§ **Selection**
==============================

Are You Optimistic or Pessimistic About Our Climate Future?
By Thomas Neuburger
The title question — Are you optimistic or pessimistic about our climate future? — is a loaded one. If you answer that you're optimistic, you look like a fool. But pessimism, especially when applied to people's attitude or personality, is a shame word, a word that subtly says that they're something "wrong" or "unsunny" about you.
The implication is that this flaw is the source of your outlook, that your pessimism hijacked your brain. It's never said this nakedly, at least not usually, but the overtone of words like "cynical" and "pessimistic" is clearly pejorative and meant to attack your views as unfounded in fact.
"Cynicism" and Democratic Politics
The distinction between what some would call "cynicism" and others "realism" is especially vibrant in the twin worlds of left-Democratic politics and climate activism.
In the world of left-Democratic politics, those working to create change from within the political system — people whose constant pressure is truly valuable, even necessary — often look at "they'll always betray you" or "Lucy and the football" pessimists as detractions to their operation, gloomy Guses who discourage others from participating in the "Move Joe Manchin to the left" efforts they're engaged in. They seem to assume that if you think the effort is impossible, you also think it shouldn't be attempted — a conclusion that doesn't follow from the premise.
But it's a conclusion they often draw. So if you're one of those who think the Joe Manchins of the world — and the Dianne Feinsteins, Nancy Pelosis and all the rest — might have evil motives instead of "inexplicable" ones ... that thought is sometimes labeled "cynical" as though it's not also grounded in fact.

==============================

§ **Supplied records**
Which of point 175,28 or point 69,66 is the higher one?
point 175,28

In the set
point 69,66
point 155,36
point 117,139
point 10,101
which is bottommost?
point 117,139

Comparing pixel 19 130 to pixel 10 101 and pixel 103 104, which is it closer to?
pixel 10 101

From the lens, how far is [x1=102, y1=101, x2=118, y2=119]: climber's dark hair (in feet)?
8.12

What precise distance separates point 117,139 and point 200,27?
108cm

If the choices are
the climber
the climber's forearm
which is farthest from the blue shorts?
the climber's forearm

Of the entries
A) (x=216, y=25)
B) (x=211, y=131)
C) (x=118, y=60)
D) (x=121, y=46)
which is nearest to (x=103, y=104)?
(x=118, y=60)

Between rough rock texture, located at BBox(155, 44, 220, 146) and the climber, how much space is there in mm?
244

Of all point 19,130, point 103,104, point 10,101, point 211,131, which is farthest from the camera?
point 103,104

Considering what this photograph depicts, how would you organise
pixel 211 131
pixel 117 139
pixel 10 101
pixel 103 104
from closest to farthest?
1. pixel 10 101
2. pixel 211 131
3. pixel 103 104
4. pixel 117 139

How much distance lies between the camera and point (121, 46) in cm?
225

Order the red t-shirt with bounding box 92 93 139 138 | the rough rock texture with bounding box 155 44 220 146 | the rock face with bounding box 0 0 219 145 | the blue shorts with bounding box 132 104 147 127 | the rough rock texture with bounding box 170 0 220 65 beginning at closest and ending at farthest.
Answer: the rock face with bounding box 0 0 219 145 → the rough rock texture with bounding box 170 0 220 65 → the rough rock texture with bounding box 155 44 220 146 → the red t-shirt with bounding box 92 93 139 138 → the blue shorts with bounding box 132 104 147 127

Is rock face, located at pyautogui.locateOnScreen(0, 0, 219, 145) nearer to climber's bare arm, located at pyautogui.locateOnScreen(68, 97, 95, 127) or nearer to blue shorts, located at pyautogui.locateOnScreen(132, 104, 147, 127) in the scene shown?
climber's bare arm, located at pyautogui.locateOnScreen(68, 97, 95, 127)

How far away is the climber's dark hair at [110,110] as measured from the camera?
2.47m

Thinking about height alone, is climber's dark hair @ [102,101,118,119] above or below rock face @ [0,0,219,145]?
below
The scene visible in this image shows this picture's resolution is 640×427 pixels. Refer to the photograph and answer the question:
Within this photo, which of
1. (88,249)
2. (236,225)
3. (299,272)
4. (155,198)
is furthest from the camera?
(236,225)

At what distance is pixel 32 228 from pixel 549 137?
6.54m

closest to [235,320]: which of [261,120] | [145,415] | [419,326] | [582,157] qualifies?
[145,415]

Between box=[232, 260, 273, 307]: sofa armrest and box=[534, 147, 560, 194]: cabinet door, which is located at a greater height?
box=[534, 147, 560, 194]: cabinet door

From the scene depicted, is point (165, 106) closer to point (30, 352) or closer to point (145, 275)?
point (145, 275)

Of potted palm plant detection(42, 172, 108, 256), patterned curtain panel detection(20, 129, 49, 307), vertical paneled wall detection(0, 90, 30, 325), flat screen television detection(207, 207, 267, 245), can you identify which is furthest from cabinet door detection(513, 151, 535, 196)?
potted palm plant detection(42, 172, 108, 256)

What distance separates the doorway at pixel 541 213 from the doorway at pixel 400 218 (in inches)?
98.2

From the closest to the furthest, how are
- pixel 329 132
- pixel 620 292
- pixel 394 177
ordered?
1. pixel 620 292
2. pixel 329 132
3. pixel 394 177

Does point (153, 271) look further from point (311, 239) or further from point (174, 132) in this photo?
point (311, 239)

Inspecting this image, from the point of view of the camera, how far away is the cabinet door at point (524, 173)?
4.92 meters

==============================

§ **What you need to do**
- a) In the climate essay, what kind of word is "pessimism" called when it is applied to people's attitude or personality?
- b) Reproduce the part of the climate essay that opens with the words "But it's a conclusion" and closes with "grounded in fact.".
- c) Carry on the essay about optimism and pessimism over our climate future from where it stops.

§ **Exercise responses**
- a) A shame word.

- b)
But it's a conclusion they often draw. So if you're one of those who think the Joe Manchins of the world — and the Dianne Feinsteins, Nancy Pelosis and all the rest — might have evil motives instead of "inexplicable" ones ... that thought is sometimes labeled "cynical" as though it's not also grounded in fact.

- c)
But the fact is there for everyone to see. Is it "cynical" to think ill of Joe Manchin for this, or simply realistic?
Leaked Audio of Sen. Joe Manchin Call With Billionaire Donors Provides Rare Glimpse of Dealmaking on Filibuster and Jan. 6 Commission
Manchin urged big-money donors with No Labels to talk to Sen. Roy Blunt about flipping his vote on the commission in order to save the filibuster.
Joe Manchin, in a private call on Monday with a group of major donors, provided a revealing look at his political approach to some of the thorniest issues confronting lawmakers.
The remarks were given on a Zoom teleconference session that was obtained by The Intercept.
The meeting was hosted by the group No Labels, a big money operation co-founded by former Sen. Joe Lieberman that funnels high-net-worth donor money to conservative Democrats and moderate Republicans....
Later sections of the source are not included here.